Eight of the 12 months in 2017 brought above-normal temperatures, according to Illinois State Climatologist Jim Angel of the Illinois State Water Survey, part of the Prairie Research Institute at Illinois. The state experienced the warmest February on record with a statewide average of 41 degrees, 10.1 degrees above normal.
On the other hand, Illinois’ 10th-coolest August on record came in 2017, with a temperature of 70.5 degrees, 3.1 degrees below normal.

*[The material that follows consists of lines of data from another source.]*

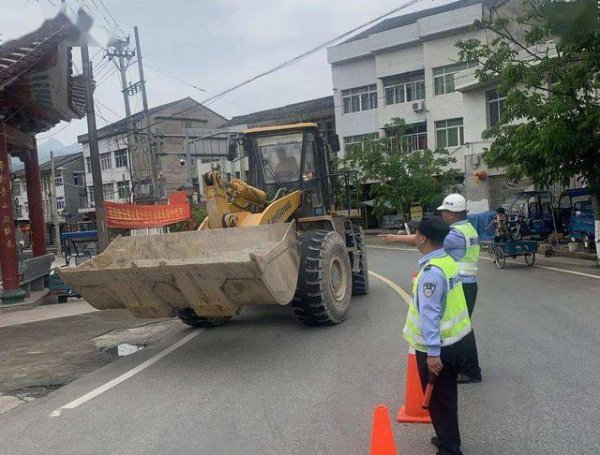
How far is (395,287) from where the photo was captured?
12156 millimetres

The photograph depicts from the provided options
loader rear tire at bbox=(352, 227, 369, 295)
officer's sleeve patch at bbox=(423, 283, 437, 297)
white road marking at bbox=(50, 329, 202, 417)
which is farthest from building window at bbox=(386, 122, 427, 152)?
officer's sleeve patch at bbox=(423, 283, 437, 297)

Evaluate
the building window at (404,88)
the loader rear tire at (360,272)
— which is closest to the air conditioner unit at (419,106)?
the building window at (404,88)

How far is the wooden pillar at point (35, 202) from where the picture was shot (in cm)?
1656

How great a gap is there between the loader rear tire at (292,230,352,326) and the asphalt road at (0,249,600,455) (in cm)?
24

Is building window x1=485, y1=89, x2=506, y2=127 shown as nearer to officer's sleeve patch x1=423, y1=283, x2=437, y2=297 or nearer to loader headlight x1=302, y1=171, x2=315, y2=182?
loader headlight x1=302, y1=171, x2=315, y2=182

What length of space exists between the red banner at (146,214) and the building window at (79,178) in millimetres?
44021

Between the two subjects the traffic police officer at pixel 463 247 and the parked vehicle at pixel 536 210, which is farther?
the parked vehicle at pixel 536 210

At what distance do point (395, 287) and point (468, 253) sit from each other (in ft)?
21.9

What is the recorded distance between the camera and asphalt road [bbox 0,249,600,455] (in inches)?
167

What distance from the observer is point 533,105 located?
1428 cm

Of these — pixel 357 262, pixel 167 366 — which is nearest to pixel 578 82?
pixel 357 262

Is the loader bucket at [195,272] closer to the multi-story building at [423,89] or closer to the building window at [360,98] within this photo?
the multi-story building at [423,89]

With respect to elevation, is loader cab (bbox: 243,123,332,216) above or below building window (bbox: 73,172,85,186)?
below

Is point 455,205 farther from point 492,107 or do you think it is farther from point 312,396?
point 492,107
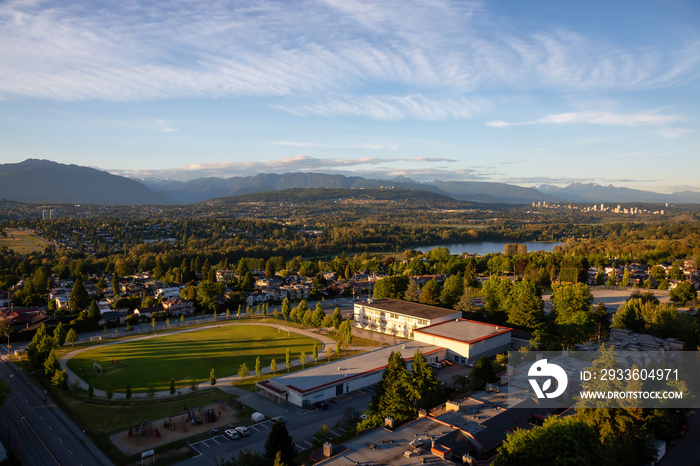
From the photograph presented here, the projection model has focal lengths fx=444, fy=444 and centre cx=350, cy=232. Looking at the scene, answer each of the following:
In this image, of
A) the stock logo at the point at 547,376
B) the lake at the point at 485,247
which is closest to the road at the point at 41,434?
the stock logo at the point at 547,376

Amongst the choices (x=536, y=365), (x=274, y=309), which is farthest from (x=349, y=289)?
(x=536, y=365)

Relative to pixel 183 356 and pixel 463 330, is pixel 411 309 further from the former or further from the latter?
pixel 183 356

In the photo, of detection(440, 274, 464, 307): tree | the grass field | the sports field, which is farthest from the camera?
the grass field

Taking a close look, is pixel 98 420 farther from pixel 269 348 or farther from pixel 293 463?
pixel 269 348

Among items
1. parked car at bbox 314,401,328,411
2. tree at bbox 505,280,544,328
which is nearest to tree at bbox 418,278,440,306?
tree at bbox 505,280,544,328

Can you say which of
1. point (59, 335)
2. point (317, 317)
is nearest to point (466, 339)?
point (317, 317)

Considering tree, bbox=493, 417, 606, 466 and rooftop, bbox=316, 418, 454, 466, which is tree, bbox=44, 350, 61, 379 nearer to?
rooftop, bbox=316, 418, 454, 466

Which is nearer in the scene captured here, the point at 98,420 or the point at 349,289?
the point at 98,420
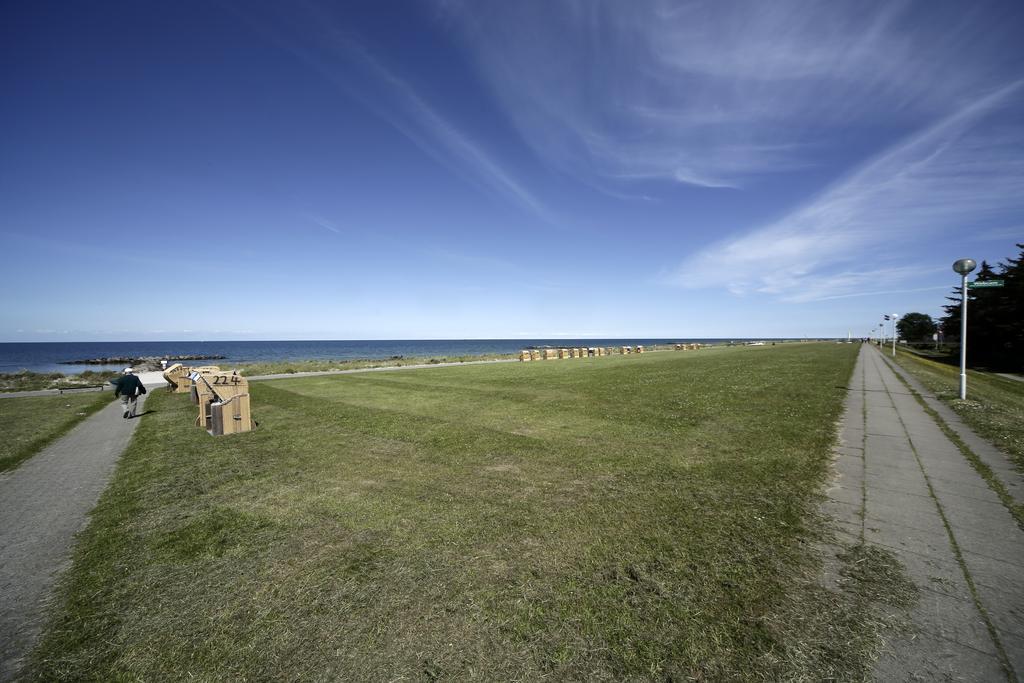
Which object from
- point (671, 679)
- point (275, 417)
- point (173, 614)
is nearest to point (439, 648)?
point (671, 679)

The statewide average precipitation for the year was 37.65 inches, 2.31 inches below normal, despite the dramatic precipitation events that occurred in 2017, such as the heavy rains in southern Illinois in spring, and in northern Illinois in July and September. Illinois received 6.86 inches of rain in April, 3.08 inches above normal, and the fifth-wettest April on record. Still, Illinois experienced its fifth-driest September on record with only 0.82 inches, 2.41 inches below normal.
Some exceptionally dry areas still exist in central Illinois, around St. Louis, and parts of southeastern Illinois. These will be areas to watch in spring for the 2018 growing season.
Snowfall for the 2017-18 winter season started slowly but finished with some significant accumulations by the end of December. Snowfall totals ranged from 6 to 15 inches in the northern half of the state and down to almost zero in far southern Illinois by Dec. 31.
The statewide average precipitation total for December in Illinois was 0.86 inches, 1.83 inches below normal and the eighth-driest December on record. Far southern Illinois received 1 to 3 inches of precipitation, but the rest of the state received less than an inch.
December temperatures in Illinois were exceptionally mild until Christmas Eve. The cold and warm weather balanced out in December, leaving the statewide average temperature for the month at 28.9 degrees, 1 degree below normal.
The largest snowfall totals stretched from the Quad Cities and passed just south of Chicagoland. Cissna Park in Iroquois County reported the largest winter snowfall total of 15.5 inches. Overall, the state remained below normal on December snowfall.